Do you remember learning English? Probably not.
They won’t remember learning their next language either…
…after all, young children don’t even know it’s supposed to be hard. They are inherently curious, and their brains are wired to naturally absorb information.
In addition to the general benefits of learning a second language, experts agree that the earlier you can expose your child to a second language the bigger those benefits will be. Cognitive advantages, ease of learning, self esteem, and pronunciation are all areas where young children can take advantage of their ‘learning window.’ Children begin to lose their ability to learn a second language around the age of ten. (1)
Experts say that children who learn a language before their teenage years are more likely than older learners to achieve native-like pronunciation.

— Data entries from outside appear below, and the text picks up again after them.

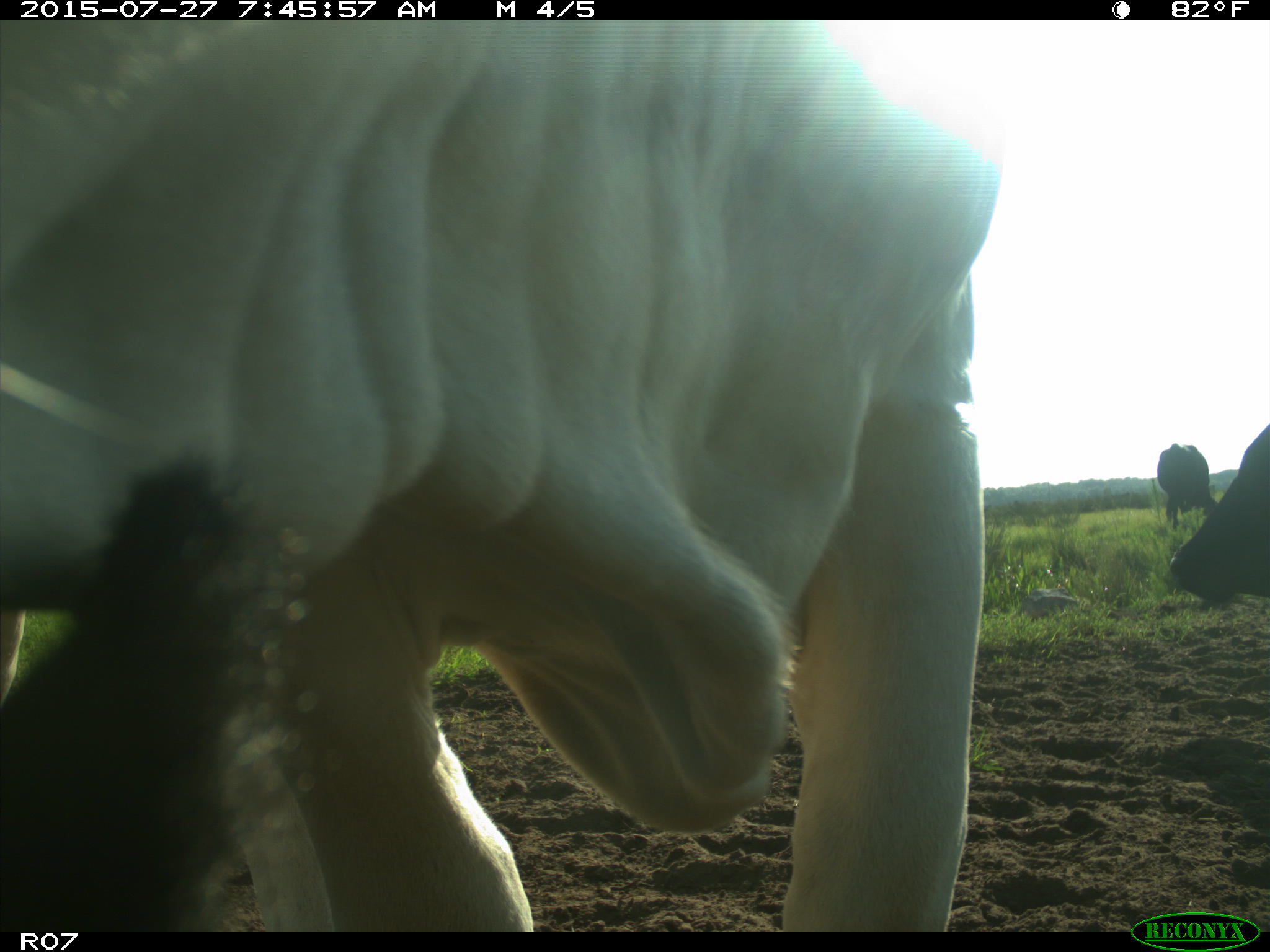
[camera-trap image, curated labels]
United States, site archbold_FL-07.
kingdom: Animalia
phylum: Chordata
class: Mammalia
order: Artiodactyla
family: Bovidae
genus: Bos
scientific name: Bos taurus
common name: domestic cow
Bos taurus (domestic cow).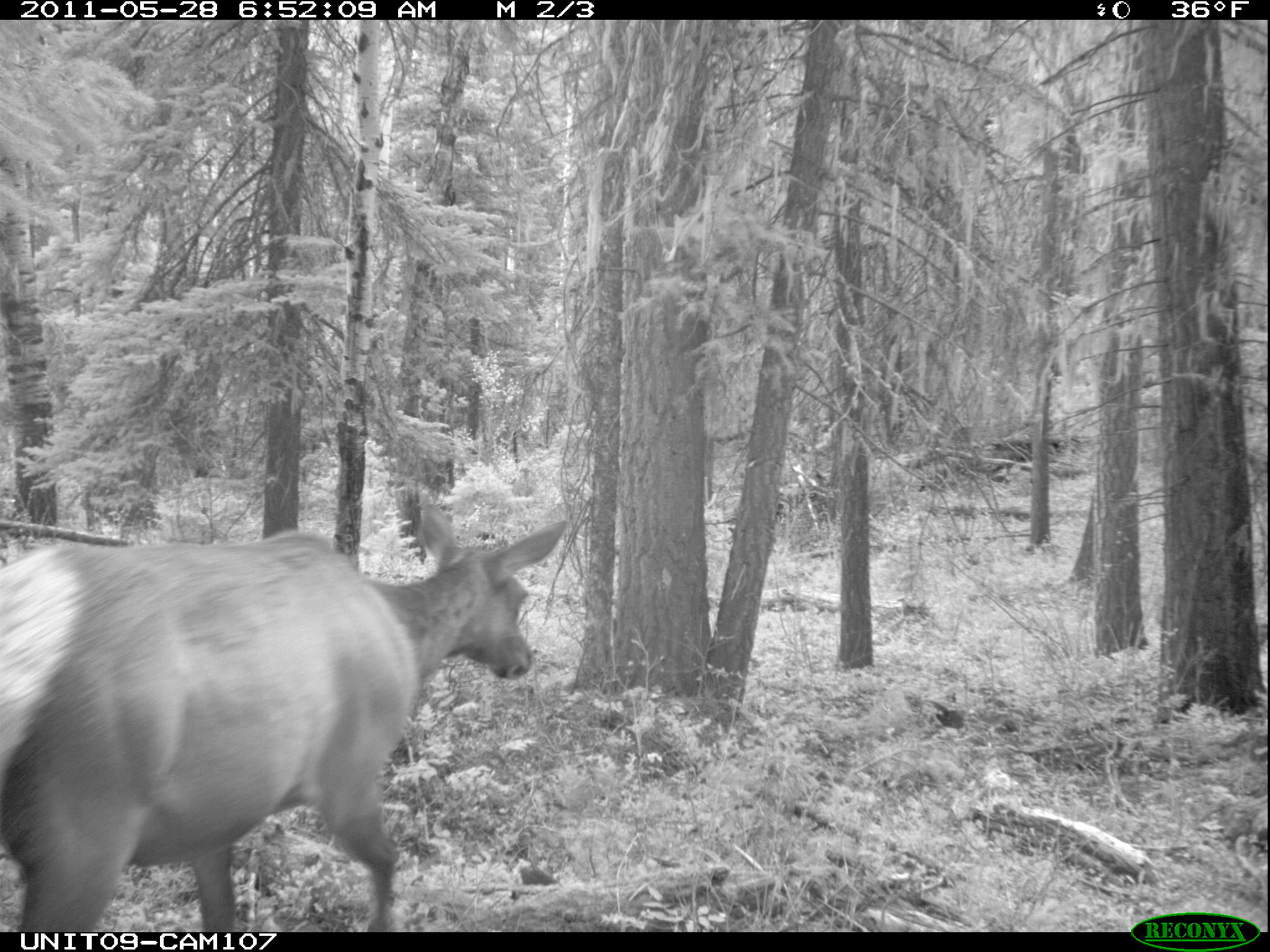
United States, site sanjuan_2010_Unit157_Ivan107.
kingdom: Animalia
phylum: Chordata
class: Mammalia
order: Artiodactyla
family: Cervidae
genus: Cervus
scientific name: Cervus elaphus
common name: red deer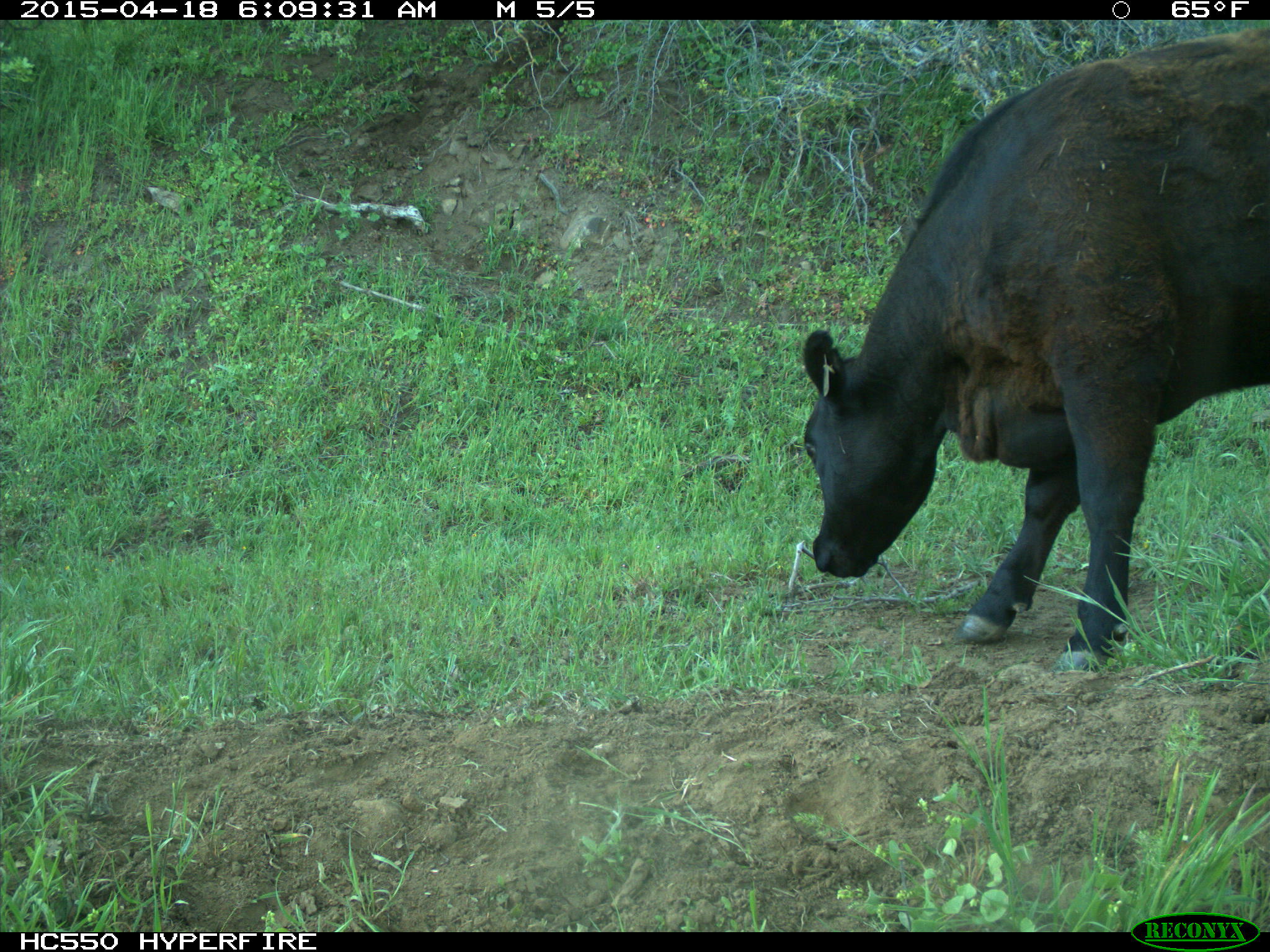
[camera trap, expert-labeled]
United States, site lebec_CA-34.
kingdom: Animalia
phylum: Chordata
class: Mammalia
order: Artiodactyla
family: Bovidae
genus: Bos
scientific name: Bos taurus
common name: domestic cow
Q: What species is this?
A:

Younger kids have an innate ability to acquire the rules of any language – an ability that disappears by adulthood.
“Puberty may be the time of many new beginnings – independence, physical changes, social experimentation – but it also marks the end of a child’s window of opportunity for easily acquiring additional languages.” (2)
“…the power to learn language is so great in the young child that it doesn’t seem to matter how many languages you seem to throw their way… They can learn as many spoken languages as you can allow them to hear systematically and regularly at the same time. Children just have this capacity. Their brain is just ripe to do this.” (3)
According to Middlebury Interactive Languages (TM), kids who knew two languages scored an averaged of 23-34 points higher on both math and language arts standardized tests than kids who spoke only one language.